## Exercises
a) Condense the paragraph of the soft errors passage that opens with "Why not rely on error correcting memory?" into a few shorter sentences that keep its main facts.
b) In the soft errors passage, reproduce the wording from "The soft error" to "an error occurs." without any change.
c) Carry on the passage about soft errors and compiler optimization, starting after its final sentence.

## Provided passage
+++++

Optimizing compilers have traditionally made code faster and smaller (sometimes a choice has to be made between faster/larger and slower/smaller). The huge growth in the use of battery power devices has created a new attribute for writers of optimizers to target, finding code sequences that minimise power consumption (I previously listed this as a major growth area in the next decade). Radiation (e.g., from cosmic rays) can cause a memory or processor bit to flip, known as a soft error, and I have recently been reading about how code can be optimized to reduce the probability that soft errors will alter the external behavior of a running program.

The soft error rate is usually quoted in FITs (Failure in Time), with 1 FIT corresponding to 1 error per 10^9 hours per megabit, or 10^-15 errors per bit-hour. A PC with 4 GB of DRAM (say 1000 FIT/Mb which increases with altitude and is 10 times greater in Denver Colorado) has a MTBF (mean time between failure) of 1000 * 10^-15 * 4.096 * 10^9 * 8 = 3.2 10^-2 hours, around once every 33 hours. Calculating the FIT for processors is complicated.

Uncorrected soft errors place a limit on the maximum number of computing nodes that can be usefully used by one application. At around 50,000 nodes a system will be spending half its time saving checkpoints and restarting from previous checkpoints after an error occurs.

Why not rely on error correcting memory? Super computers containing terrabytes are built containing error correcting memory, but this does not make the problem go away, it ‘only’ reduces it by around two orders of magnitude. Builders of commodity processors don’t use much error correction circuitry because it would increase costs/power consumption/etc for an increased level of reliability that the commodity market is not interested in; vendors of high-end processors add significant amounts of error correction circuitry.

+++++

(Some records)
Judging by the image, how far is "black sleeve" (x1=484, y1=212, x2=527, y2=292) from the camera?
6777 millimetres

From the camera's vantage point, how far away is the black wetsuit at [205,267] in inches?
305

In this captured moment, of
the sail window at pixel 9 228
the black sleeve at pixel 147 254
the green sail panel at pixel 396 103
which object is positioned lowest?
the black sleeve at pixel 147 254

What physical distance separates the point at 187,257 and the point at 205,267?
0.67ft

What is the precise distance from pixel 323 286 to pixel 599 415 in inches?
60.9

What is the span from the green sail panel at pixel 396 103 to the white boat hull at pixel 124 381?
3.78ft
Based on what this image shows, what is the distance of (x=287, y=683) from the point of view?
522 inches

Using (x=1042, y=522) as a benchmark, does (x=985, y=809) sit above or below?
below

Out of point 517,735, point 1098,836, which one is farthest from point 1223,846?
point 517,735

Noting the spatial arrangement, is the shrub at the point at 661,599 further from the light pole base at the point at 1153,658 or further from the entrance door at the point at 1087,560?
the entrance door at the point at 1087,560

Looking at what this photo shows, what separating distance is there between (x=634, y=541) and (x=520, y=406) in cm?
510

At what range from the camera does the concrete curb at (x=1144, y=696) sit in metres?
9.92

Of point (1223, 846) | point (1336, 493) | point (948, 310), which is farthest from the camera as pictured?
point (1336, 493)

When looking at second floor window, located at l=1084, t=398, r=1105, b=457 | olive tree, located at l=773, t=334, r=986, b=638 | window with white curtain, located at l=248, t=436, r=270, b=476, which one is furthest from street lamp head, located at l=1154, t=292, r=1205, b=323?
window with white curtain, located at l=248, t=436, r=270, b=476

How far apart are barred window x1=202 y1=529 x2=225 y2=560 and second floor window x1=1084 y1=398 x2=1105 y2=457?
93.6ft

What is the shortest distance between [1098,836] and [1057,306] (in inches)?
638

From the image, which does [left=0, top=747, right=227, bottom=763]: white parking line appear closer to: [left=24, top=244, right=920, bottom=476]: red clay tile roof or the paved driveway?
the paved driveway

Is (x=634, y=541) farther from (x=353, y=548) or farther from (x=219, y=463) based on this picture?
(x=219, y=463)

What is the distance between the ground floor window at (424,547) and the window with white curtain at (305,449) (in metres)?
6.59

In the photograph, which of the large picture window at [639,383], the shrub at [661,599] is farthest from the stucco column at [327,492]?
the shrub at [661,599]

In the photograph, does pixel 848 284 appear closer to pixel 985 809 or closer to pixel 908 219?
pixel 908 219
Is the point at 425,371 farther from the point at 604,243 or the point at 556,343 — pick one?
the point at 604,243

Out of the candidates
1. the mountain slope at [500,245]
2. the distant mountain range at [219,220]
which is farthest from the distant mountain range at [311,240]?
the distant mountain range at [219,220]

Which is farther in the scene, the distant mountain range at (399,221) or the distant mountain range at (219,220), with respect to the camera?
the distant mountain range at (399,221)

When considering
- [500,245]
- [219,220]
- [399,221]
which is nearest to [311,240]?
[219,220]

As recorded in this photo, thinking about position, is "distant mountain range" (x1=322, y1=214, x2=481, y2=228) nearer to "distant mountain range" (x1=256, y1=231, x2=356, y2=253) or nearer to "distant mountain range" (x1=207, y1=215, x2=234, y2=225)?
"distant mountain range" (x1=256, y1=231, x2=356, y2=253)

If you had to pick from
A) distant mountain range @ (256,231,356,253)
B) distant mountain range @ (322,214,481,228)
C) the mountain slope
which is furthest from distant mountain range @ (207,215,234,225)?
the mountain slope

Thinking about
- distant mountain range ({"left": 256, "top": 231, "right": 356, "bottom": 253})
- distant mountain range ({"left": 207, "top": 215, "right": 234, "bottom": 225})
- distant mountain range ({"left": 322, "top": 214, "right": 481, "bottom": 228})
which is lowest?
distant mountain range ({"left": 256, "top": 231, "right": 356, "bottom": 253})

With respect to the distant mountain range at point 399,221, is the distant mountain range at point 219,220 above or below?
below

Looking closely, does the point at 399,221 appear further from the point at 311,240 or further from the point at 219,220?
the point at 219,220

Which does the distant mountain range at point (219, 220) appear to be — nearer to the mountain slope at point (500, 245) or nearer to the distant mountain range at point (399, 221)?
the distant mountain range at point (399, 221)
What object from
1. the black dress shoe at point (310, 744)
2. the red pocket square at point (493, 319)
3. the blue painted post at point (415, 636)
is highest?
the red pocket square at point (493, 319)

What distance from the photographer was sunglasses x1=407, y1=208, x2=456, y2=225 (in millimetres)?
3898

+++++

## Answers to each task
a) Error correcting memory does not remove the problem. In supercomputers holding terabytes, it cuts soft errors by only about two orders of magnitude. Makers of commodity processors include little error correction circuitry because it would raise cost and power consumption for reliability their market does not want. Vendors of high-end processors add a significant amount.

b)
The soft error rate is usually quoted in FITs (Failure in Time), with 1 FIT corresponding to 1 error per 10^9 hours per megabit, or 10^-15 errors per bit-hour. A PC with 4 GB of DRAM (say 1000 FIT/Mb which increases with altitude and is 10 times greater in Denver Colorado) has a MTBF (mean time between failure) of 1000 * 10^-15 * 4.096 * 10^9 * 8 = 3.2 10^-2 hours, around once every 33 hours. Calculating the FIT for processors is complicated.

Uncorrected soft errors place a limit on the maximum number of computing nodes that can be usefully used by one application. At around 50,000 nodes a system will be spending half its time saving checkpoints and restarting from previous checkpoints after an error occurs.

c)
Most of the compiler research I am aware of involves soft errors occurring on the processor and this topic is discussed below; there has been some work on assigning variables deemed to be critical to a subset of memory that is protected with error correcting hardware. Pointers to other compiler research involving memory soft errors welcome.

A commonly used technique for handling hardware faults is redundancy, usually redundant hardware (e.g., three processors performing the same calculating and a majority vote used to decide which of the outputs to accept). Software only approaches include the compiler generating two or more independent machine code sequences for each source code sequence whose computed values are compared at various check points and running multiple copies of a program in different threads and comparing outputs. The
Shoestring compiler (based on llvm) takes a lightweight approach to redundancy by not duplicating those code sequences that are less affected by register bit flips (e.g., the value obtained from a bitwise AND that extracts 8 bits from a 32-bit register is 75% less likely to deliver an incorrect result than an operation that depends on all 32 bits).

The reliability of single ‘thread’ generated code can be improved by optimizing register lifetimes for this purpose. A value is loaded into a register and sometime later it is used one or more times. A soft error corrupting register contents after the last use of the value it contains has no impact on program execution, the soft error has to occur between the load and last use of the value for it to possibly influence program output. One group of researchers modified a compiler (Trimaran) to order register usage such that the average interval between load and last usage was reduced by 10%, compared to the default behavior.

Developers don’t have to wait for compiler or hardware support, they can improve reliability by using algorithms that are robust in the presence of ‘faulty’ hardware. For instance, the traditional algorithms for two-process mutual exclusion are not fault tolerant; a fault tolerant mutual exclusion algorithm using 2f+1 variables, where a single fault may occur in up to f variables is available.